Jeudi à 14 h 30, la rue Hergé était encore… plutôt calme.
Quelques expositions ont retenu mon attention : l’« Office du tourisme de la bande dessinée » au musée des beaux-arts, une expo parodique assez anecdotique mais drôle, conçue par Fred Felder ; celle consacrée à Genis Rigol (Brunilda a la Plata), Dimitri Tsekenis (La Timidité des arbres) et l’illustratrice Hajar Moradi à l’Hôtel Saint-Simon ; celles, aussi, de Richard Marazano et de Gus Bofa au Lieu utile – le premier cité prépare un livre sur un peintre orientaliste fictif et a prévu de réaliser lui-même quelque 200 œuvres à l’huile et à la tempera qui lui seront attribuées, il en exposait deux ou trois dizaines. Dans un registre voisin, Nathalie Ferlut et Thierry Leprévost proposaient « L’Extraordinaire Disparition de Winson Nowhere » pour découvrir un soi-disant dessinateur à la fois culte et méconnu.

Richard Marazano (au centre) présentant son exposition

À l’Hôtel Saint-Simon
L’Espace Franquin et une librairie Cosmopolite démultipliée, qui accueillaient des auteurs en dédicace, étaient très fréquentés. Il s’agissait essentiellement d’artistes locaux, mais on notait la présence de quelques auteurs de renom comme Emile Bravo, Dominique Bertail, Claire Braud ou Wilfrid Lupano. Un étage était réservé à l’accueil des auteurs qui pratiquent l’autoédition et que l’on ne voyait jamais, d’ordinaire, à Angoulême car ils n’ont pas les moyens d’y prendre un stand. Ils pratiquent la BD de genre (fantasy, S-F, peplum, humour…) avec un talent très inégal.

Chez les auteurs autoédités
Du côté des éditeurs, les grands n’étaient pas là, et les alternatifs les plus connus du public (L’Association, Cornélius, Ça et là) avaient préféré investir les manifestations proposées, aux mêmes dates, dans plusieurs lieux parisiens. Tout de même, Flblb, Petit à Petit, Akileos, Delirium, Ici Même, Tanibis, les éditions de la Cerise, ou les Requins marteaux, eux, étaient sur place, la plupart au « village des éditeurs » monté au sein des chais Magelis.

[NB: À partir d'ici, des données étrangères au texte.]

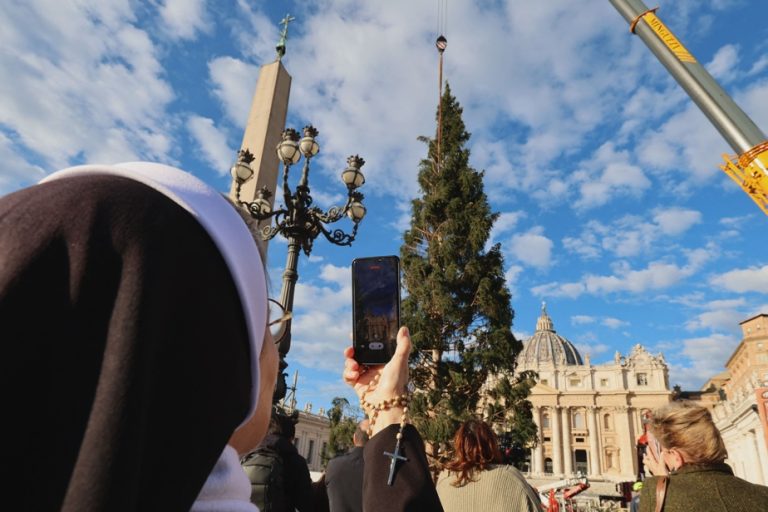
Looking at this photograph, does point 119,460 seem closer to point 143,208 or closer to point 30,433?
point 30,433

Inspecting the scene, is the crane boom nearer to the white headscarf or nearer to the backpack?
the backpack

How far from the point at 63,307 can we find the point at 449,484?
350cm

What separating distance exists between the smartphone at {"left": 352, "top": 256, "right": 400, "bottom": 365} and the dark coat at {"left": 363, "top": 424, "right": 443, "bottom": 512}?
1.48ft

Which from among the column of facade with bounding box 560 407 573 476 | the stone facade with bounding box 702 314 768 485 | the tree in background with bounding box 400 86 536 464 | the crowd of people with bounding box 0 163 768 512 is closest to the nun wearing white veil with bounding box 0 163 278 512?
the crowd of people with bounding box 0 163 768 512

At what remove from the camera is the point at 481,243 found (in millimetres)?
17203

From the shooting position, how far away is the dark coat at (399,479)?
1.30 metres

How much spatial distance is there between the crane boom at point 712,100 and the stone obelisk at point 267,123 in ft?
25.6

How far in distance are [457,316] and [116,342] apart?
1591cm

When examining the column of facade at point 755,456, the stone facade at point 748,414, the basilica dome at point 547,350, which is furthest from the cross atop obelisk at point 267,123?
the basilica dome at point 547,350

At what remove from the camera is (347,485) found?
3.79 meters

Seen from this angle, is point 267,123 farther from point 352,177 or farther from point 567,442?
point 567,442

La Cité de la bande dessinée n’a pas pu inaugurer sa grande exposition sur les 40 ans des éditions Delcourt, scénographiée par l’agence Lucie Lom qui compte en son sein Marc-Antoine Mathieu, l’un des grands auteurs maison ; elle le sera le 5 février. Mais outre le train de Blanquet (installation immersive reprenant un principe déjà mis en œuvre en 2009 au musée d’Art contemporain de Lyon), elle inaugurait une très belle exposition patrimoniale consacrée à Benjamin Rabier, dont la commissaire n’est autre que Marguerite Demoëte, dernière directrice artistique du FIBD à avoir été licenciée par Frank Bondoux sans que l’on sache pourquoi. Elle aurait accueilli quelque 20 000 visiteurs en quatre jours.

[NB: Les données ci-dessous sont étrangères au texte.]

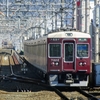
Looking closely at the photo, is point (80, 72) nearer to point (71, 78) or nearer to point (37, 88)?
point (71, 78)

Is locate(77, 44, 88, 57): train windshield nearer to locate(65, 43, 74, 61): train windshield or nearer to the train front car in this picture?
the train front car

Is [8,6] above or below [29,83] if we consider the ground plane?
above

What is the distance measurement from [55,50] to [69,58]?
61 cm

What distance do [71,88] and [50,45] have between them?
2073 mm

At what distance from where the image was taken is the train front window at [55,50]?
529 inches

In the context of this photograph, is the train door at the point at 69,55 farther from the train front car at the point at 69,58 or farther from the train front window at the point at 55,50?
the train front window at the point at 55,50

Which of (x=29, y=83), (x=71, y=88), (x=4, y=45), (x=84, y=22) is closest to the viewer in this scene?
(x=71, y=88)

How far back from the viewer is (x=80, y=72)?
13.4 metres

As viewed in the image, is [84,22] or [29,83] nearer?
[29,83]

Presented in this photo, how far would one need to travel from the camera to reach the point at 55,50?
1346 centimetres

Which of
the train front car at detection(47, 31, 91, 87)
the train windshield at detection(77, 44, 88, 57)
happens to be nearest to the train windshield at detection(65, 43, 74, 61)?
the train front car at detection(47, 31, 91, 87)

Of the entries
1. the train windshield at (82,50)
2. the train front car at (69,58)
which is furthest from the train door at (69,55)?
the train windshield at (82,50)

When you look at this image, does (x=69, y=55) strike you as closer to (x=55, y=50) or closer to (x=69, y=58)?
(x=69, y=58)

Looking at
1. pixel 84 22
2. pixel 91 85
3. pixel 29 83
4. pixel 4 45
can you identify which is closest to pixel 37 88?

Ainsi, il a été démontré, 1° qu’avec des moyens réduits mais beaucoup d’énergie, de volonté et de créativité, il est possible d’organiser une manifestation conviviale, de qualité, qui avait en outre pour avantage d’être entièrement gratuite ; 2° qu’après plus d’un demi-siècle de festival, la bande dessinée fait désormais partie de l’ADN de la Cité des Valois, qui n’est pas du tout prête à tourner la page ; 3° qu’à côté d’une structure comme 9eArt+, opérateur officiel depuis 18 ans, il existe tout un écosystème (CIBDI, FRAC, pôle image MAGELIS, association CapBD, collectifs d’auteurs, écoles…) qui a de la ressource et de vraies capacités organisationnelles.

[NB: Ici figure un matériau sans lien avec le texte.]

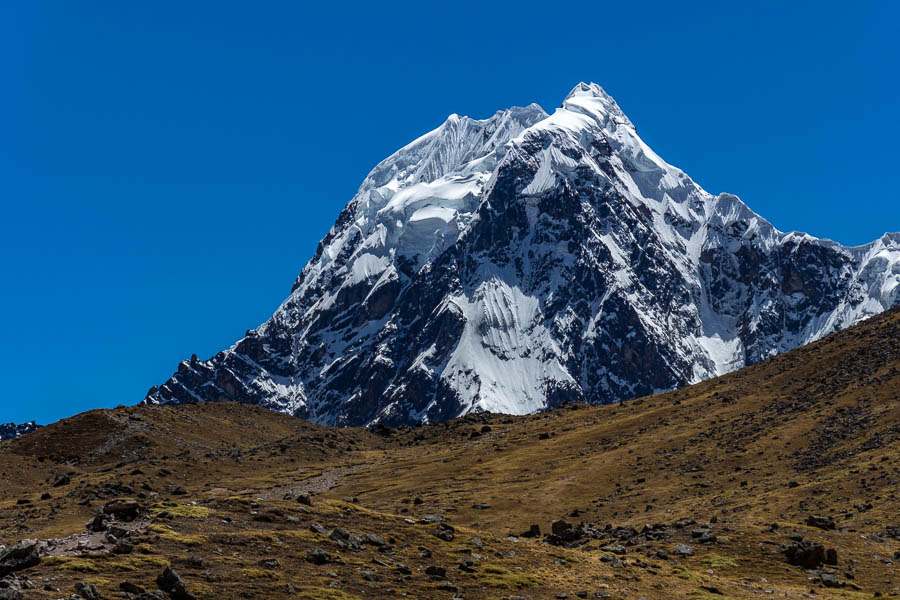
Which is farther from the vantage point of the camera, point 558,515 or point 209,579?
point 558,515

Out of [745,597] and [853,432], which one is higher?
[853,432]

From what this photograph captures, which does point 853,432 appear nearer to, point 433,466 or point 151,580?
point 433,466

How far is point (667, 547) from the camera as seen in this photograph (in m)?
57.8

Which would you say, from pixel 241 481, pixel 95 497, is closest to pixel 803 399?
pixel 241 481

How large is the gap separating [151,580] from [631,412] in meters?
116

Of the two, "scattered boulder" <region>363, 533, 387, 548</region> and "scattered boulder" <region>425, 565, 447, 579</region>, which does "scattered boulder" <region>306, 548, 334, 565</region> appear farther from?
"scattered boulder" <region>425, 565, 447, 579</region>

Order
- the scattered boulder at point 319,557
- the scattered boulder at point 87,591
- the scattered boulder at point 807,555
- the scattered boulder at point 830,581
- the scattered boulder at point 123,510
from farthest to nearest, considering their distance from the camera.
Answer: the scattered boulder at point 807,555 → the scattered boulder at point 830,581 → the scattered boulder at point 123,510 → the scattered boulder at point 319,557 → the scattered boulder at point 87,591

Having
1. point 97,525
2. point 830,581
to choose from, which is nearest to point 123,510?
point 97,525

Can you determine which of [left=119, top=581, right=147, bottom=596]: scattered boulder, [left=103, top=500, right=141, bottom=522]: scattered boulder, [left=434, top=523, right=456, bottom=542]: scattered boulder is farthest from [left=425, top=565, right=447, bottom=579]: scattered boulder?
[left=103, top=500, right=141, bottom=522]: scattered boulder

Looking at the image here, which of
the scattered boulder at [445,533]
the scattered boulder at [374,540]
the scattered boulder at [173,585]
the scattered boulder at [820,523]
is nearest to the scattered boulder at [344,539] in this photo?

Bien sûr, ce Grand Off n’avait aucunement la prétention d’égaler les éditions habituelles du festival, ni en termes de fréquentation ni s’agissant de la dimension internationale, quasi absente (un stand sur la BD taiwanaise, toutefois, au « pavillon UNESCO »). Mais ses organisateurs l’ont affirmé avec fierté et détermination : à l’avenir, il faudra compter avec eux.